Robert Hockett, who teaches monetary law and economics at Cornell Law School, argues that because lawmakers reformed the FDIC system so that it is funded with risk-based pricing, the enhancement Full ceiling would be relatively easy.

“We charged the premium based on the banks’ own risk profiles,” Hockett told MarketWatch. “Risker banks pay higher premiums just as smokers pay higher health insurance premiums.”

Hockett advocates raising the ceiling altogether, allowing banks to assess fees on larger accounts to offset the cost of additional insurance, and prohibiting banks from valuing such fees on small accounts than.

An added benefit of this approach, Hockett argues, is that it would narrow down the so-called shadow banking system or the network of non-bank intermediaries such as money market funds that businesses rely on as tools. cash management.

“There will be a lot less money flowing into the shadow banking sector, and that is a good thing,” he said, noting that the opacity of the shadow banking system makes regulators and partners its financial health is difficult to gauge.

The banking industry will likely resist a move to raise the deposit insurance ceiling, as the increased fees could eat into profits. The status quo gives the industry an implicit guarantee that deposits will be insured, while the cost of that insurance is borne by more responsible banks and other US taxpayers.

Furthermore, the move to unlimited deposit insurance could open the door to an even more radical reform of the banking industry, like the introduction of retail bank accounts at the Federal Reserve Bank. Federal Reserve.

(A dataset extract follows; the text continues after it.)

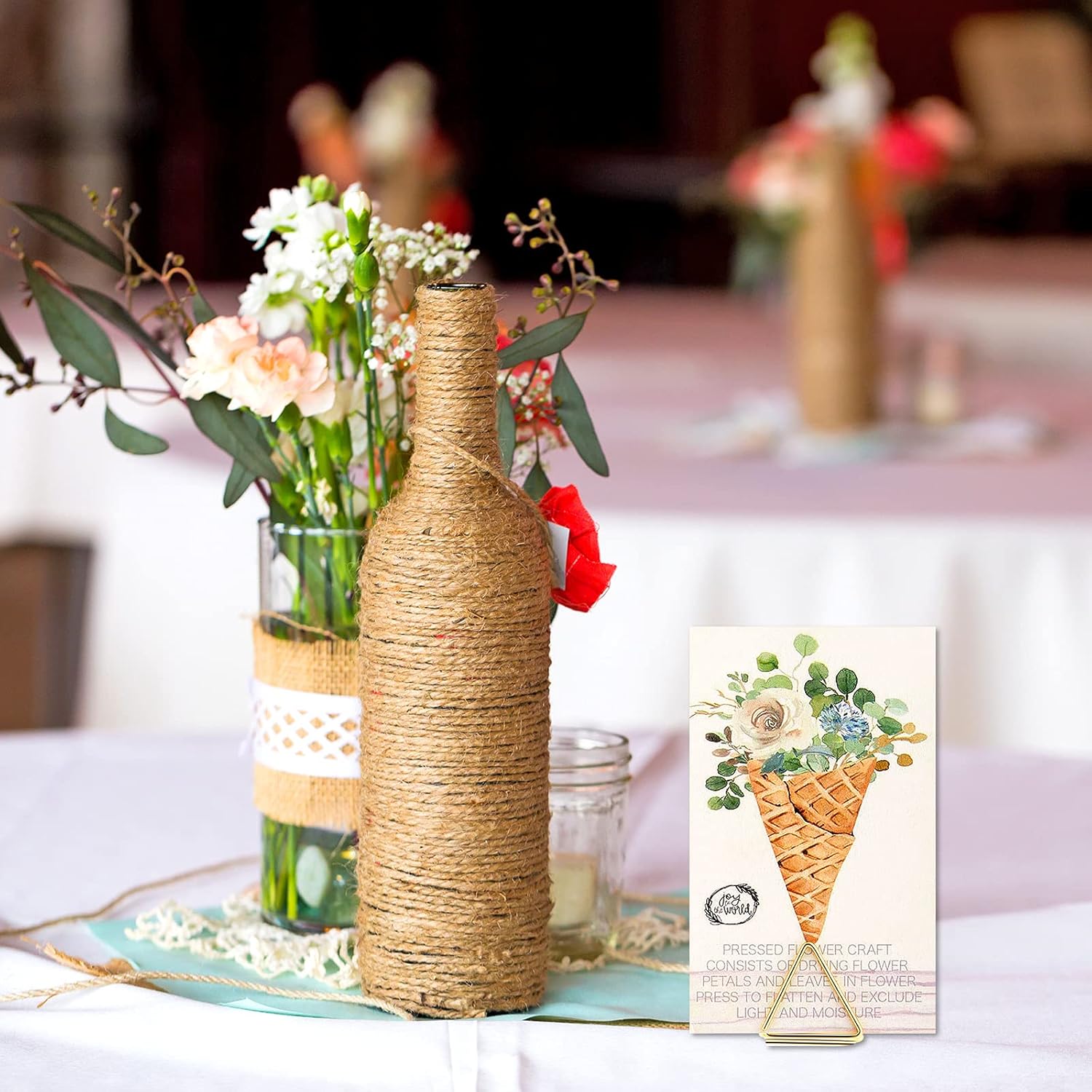 Eersida 60 Piece Table Number Holder Stand for Wedding and Events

Dean Baker, a senior economist at the Center for Left-wing Economic Policy Research, argued for the move. in a recent blog post, writes that modern technology makes it possible for the government to run a single payment network at a much lower cost than the patchwork of private systems in use today. Why allow private banks to finance themselves with cheap consumer deposits when the government guarantees them?

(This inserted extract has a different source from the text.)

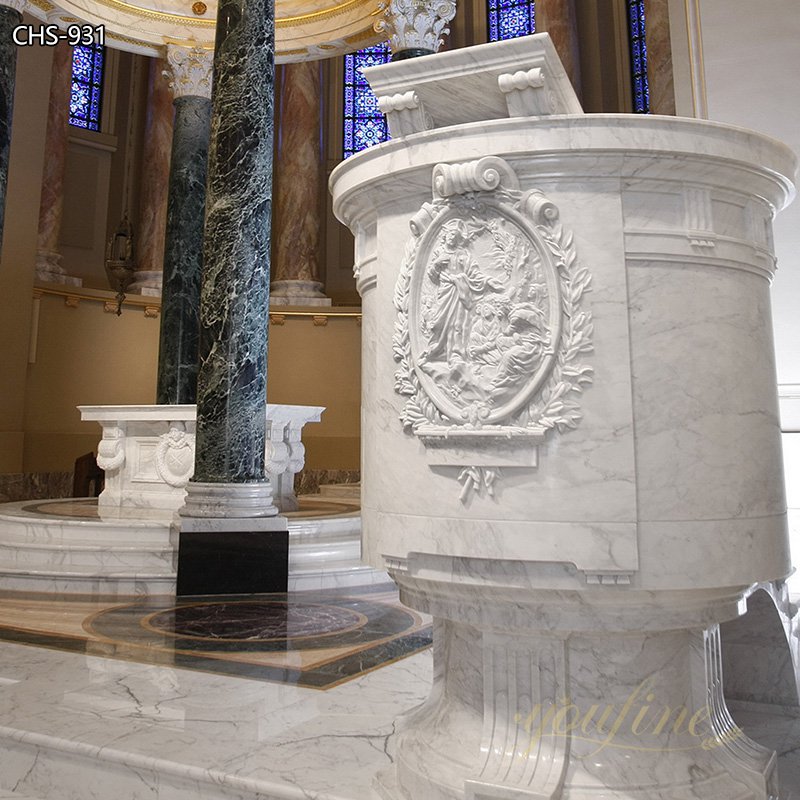 What Is the Difference Between a Marble Ambo and Pulpit?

“We will have a system run by the Fed to do the majority of conventional financial transactions, replacing the banks we use today,” Baker wrote.

“However, we will continue to have investment banks, like Goldman Sachs and Morgan Stanley, that will borrow in financial markets and lend money to businesses, as well as underwrite stocks and bonds, ” he added. “While investment banks still require regulations to prevent abuse, we don’t have to worry about them failing to shut down the financial system.”

The complementary nature of unlimited deposit insurance and government-funded retail banking may deter some in Congress from advocating it, given the stiff opposition to retail accounts by the government. Federal Reserve that Republicans have been vocal about in recent years.

For example, Republican Representative Tom Emmer of Minnesota, said last year that the Fed’s retail accounts would put the United States “on an insidious path akin to China’s digital authoritarianism.”

However, the existing public system of subsidizing private bankers with implicit deposit insurance may also be unsustainable.